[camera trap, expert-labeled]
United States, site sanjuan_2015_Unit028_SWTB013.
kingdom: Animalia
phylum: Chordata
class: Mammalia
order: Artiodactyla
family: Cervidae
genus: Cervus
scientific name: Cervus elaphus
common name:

+ + + + +

What you should do: Where the line containing "kingdom: Animalia" appears, begin a word-for-word copy and carry it through the last line of the listing, leaving out all other lines.

Solution to this exercise:
kingdom: Animalia
phylum: Chordata
class: Mammalia
order: Artiodactyla
family: Cervidae
genus: Cervus
scientific name: Cervus elaphus
common name:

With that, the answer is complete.